With the standardized system, consumers can expect less confusion caused by the wide variety of terms to denote shelf life in use at present. These include “sell by,” “use by,” “display until,” or “best before”. It is hoped that within the next two years, most of the industry players would switch to using “use by” or “best if used by” dates instead. Through this change, it is hoped to reduce food wastage, largely attributed to inconsistent and confusing labelling. Using just the United States as an example, it has been estimated that 40% of food that is purchased is wasted.
The companies making the switch include Walmart, Nestlé, Kellogg, Unilever, Tesco, and Campbell Soup. They also agreed to actively educate consumers about waste.

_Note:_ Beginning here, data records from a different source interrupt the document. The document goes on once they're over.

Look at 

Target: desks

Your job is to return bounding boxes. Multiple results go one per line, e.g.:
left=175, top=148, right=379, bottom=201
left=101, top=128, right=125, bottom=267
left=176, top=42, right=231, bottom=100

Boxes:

A statement by the Consumer Goods Forum also reaffirmed the companies’ commitment to the cause.
“Standardizing food date labels is a simple and effective way to reduce the amount of edible food thrown out by households, saving them money and reducing their environmental footprint. Food loss and waste is a major contributor to climate change, emitting 8% of annual greenhouse gases,” read the statement.
The new labels are expected to be unveiled in the US, the UK and Japan to begin with, perhaps due to the statistics there. About 1.3 billion tons of food are wasted annually across the globe. According to studies by the forum, in the UK, the average household throws £700 (USD $947) of perfectly good food. In the US, that figure is about $1,500.

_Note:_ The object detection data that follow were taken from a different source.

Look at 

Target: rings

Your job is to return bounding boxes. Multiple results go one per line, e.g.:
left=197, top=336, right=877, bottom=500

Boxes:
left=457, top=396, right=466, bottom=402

Separately, according to research by ReFED, one advocacy group speaking out against food wastage, by achieving a 20% reduction in food waste would save 1.8 billion meals that go to landfills each year, enough to feed America’s poorest population three times over. By its estimates, the effort would cost US$18 billion.
The efforts by companies to reduce food waste is not new. When carrot producers discovered that ugly carrots were generally tossed out, they introduced the baby carrot, which makes up about 70% of all carrot sales and boosted carrot consumption, shared the Produce Marketing Association.
However, having standardized labels is expected to make a difference and lessen consumer confusion – even as soon as they pick up the product.